Dieu a toujours à lui sur la terre soit un peuple, soit un homme dont il fait son œil, son bras et parfois son tonnerre. Quand c’est un homme seulement, cet homme vaut à lui seul une légion; quand c’est un peuple, ce peuple surpasse tout son temps et porte à son front l’auréole de l’héroïsme et de la gloire. Pour nous bien convaincre de ces vérités, parcourons rapidement les annales du monde et ne marchons que sur les cimes de l’histoire. Nous voyons d’abord apparaître d’illustres personnages, Seth, Noé, Abraham et la suite des saints Patriarches; la nation choisie se forme sur un sol étranger et ennemi; mais on sent que Dieu est là. Il y est dans une suite d’hommes célèbres et de fameux capitaines, Moïse, Josué, les Juges; puis viennent ces rois immortels que Dieu enrichit de tous les dons et qu’il arme de toutes les puissances. Ce n’était alors qu’une figure de l’avenir. Le peuple juif, en effet, n’est qu’une prophétie en permanence; il disparaît comme peuple, et avec Jésus-Christ commence un nouveau monde.

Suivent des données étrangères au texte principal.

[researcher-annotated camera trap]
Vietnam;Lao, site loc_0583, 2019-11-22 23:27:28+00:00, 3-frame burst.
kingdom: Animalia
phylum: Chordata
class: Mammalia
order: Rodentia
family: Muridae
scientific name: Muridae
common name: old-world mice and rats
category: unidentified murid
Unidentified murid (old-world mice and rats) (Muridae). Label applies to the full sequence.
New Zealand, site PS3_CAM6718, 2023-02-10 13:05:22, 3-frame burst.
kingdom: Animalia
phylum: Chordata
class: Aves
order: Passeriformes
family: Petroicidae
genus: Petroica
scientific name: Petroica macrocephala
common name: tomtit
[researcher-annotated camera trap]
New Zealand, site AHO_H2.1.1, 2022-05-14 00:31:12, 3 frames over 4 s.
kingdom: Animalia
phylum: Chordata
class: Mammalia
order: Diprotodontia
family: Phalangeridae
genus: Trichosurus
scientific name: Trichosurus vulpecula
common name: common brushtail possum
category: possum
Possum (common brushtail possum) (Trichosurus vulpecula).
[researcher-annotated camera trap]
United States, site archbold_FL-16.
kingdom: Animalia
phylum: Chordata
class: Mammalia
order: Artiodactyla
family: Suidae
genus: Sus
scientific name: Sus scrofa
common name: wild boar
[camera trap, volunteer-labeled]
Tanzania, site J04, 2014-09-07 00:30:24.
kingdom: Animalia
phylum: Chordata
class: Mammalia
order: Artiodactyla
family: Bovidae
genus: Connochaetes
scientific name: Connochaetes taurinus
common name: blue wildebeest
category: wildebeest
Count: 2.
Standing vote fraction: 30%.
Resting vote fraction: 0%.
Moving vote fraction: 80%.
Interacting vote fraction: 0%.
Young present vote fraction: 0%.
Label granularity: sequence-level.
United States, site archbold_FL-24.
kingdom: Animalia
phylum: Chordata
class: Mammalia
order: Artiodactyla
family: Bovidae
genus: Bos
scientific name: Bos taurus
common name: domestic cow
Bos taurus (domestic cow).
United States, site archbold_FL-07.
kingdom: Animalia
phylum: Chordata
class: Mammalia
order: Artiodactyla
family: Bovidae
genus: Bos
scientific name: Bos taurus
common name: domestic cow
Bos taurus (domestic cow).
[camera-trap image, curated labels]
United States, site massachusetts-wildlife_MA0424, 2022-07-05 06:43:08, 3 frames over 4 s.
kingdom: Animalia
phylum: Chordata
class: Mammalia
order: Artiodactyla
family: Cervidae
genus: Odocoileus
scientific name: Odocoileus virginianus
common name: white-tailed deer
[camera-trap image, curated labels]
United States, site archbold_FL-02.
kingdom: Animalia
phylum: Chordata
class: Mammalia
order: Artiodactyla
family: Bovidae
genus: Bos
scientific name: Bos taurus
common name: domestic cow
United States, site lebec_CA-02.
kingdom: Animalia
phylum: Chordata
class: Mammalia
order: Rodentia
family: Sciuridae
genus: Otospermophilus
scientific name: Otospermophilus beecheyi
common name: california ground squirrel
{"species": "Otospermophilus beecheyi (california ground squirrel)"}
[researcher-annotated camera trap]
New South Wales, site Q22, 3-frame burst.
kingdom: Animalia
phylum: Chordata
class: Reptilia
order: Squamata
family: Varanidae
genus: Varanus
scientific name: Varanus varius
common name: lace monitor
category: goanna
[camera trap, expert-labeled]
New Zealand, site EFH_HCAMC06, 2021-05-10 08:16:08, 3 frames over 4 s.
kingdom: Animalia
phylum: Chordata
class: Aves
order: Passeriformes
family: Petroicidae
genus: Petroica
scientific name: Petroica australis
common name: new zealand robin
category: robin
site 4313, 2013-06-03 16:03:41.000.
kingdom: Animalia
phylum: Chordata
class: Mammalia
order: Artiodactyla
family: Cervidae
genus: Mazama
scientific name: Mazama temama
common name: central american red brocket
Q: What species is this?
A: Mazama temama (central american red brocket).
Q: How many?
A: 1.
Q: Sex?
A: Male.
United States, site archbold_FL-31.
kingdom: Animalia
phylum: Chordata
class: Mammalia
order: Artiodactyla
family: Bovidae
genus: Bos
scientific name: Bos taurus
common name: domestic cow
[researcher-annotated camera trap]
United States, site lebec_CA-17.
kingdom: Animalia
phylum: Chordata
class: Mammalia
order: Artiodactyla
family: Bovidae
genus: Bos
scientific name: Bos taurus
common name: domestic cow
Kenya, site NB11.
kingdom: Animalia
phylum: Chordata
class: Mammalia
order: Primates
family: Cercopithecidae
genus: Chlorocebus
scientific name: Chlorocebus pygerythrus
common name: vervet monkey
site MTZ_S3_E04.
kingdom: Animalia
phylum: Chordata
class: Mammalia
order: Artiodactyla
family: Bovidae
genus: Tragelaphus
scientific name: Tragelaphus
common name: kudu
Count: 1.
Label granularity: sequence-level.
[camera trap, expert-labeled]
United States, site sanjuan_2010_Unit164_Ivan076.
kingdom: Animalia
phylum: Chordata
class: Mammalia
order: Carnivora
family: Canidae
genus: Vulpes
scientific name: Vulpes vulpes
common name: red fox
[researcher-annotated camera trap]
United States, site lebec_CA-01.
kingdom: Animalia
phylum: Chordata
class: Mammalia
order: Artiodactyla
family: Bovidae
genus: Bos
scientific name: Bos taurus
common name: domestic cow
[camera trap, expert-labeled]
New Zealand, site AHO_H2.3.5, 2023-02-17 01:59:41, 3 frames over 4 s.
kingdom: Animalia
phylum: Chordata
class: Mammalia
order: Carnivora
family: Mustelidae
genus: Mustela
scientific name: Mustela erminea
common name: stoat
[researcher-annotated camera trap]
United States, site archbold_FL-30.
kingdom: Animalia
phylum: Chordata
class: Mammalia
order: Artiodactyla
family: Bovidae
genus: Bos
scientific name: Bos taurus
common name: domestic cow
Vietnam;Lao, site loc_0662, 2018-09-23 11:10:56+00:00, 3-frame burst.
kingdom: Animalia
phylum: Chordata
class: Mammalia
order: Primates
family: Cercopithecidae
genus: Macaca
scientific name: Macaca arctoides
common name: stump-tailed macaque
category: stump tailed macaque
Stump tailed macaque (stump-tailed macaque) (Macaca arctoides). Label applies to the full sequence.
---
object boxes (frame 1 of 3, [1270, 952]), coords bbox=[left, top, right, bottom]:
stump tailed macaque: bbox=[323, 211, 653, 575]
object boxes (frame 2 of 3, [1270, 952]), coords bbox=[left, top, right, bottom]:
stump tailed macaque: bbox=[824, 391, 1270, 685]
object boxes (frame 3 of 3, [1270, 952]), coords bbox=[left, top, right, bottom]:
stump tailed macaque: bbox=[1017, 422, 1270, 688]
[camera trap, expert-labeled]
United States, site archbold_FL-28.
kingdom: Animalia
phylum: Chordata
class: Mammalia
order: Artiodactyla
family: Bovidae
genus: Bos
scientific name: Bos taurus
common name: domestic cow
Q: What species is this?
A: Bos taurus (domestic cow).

Pendant trois cents ans, l’Église combat; elle se fonde dans le sang et le martyre, sans voir venir personne à son secours du côté de la terre. Arrive enfin Constantin, l’homme de la Providence. Mais ses successeurs ne comprennent pas leur mission; au lieu de protéger l’Église, ils l’entravent, la jalousent et la tourmentent. Dieu ne veut pas de ces empereurs comme instruments. C’est alors qu’il choisit les Francs pour défendre l’Église et former sa garde vigilante et dévouée. Les Francs répondent à l’appel divin; leur souverain victorieux en tête, ils vont au baptême en foule. Bientôt cette nation, la première accourue à la voix d’en haut, passe tout entière sous les drapeaux du Christ et reçoit de Rome le titre de fille aînée de l’Église. Le nouveau peuple de Dieu est trouvé. Voilà celui qui doit être à la fois et le bouclier et l’épée de L’Épouse du Sauveur. Mais le souverain Maître n’est pas ingrat; s’il aime qu’on se déclare hautement pour lui, vite il répond aux avances de ceux qui défendent sa cause. La France s’est faite à Reims son homme-lige; il lui envoie son Archange, l’ange des batailles et des triomphes. Cet envoi providentiel est, si j’ose ainsi parler, comme le sceau de l’alliance entre Dieu et le peuple élu. Saint Michel choisit lui-même sa citadelle et son asile sur ce célèbre rocher assis aux flancs de l’aquilon. C’était la réponse du Très-Haut à notre patrie, quand elle se fut déclarée sa vassale. A dater de ce jour, cette race intrépide et guerrière des Francs marche à la tête des peuples; toujours sûre de son angélique allié, elle porte partout la lumière avec les libertés sacrées de la foi chrétienne; partout où elle passe, les chaînes tombent, la tyrannie disparaît, la barbarie recule épouvantée. A peine saint Michel a-t-il pris possession de son sol, que la France se fait reconnaître, à son allure et à ses coups, comme la maîtresse du monde.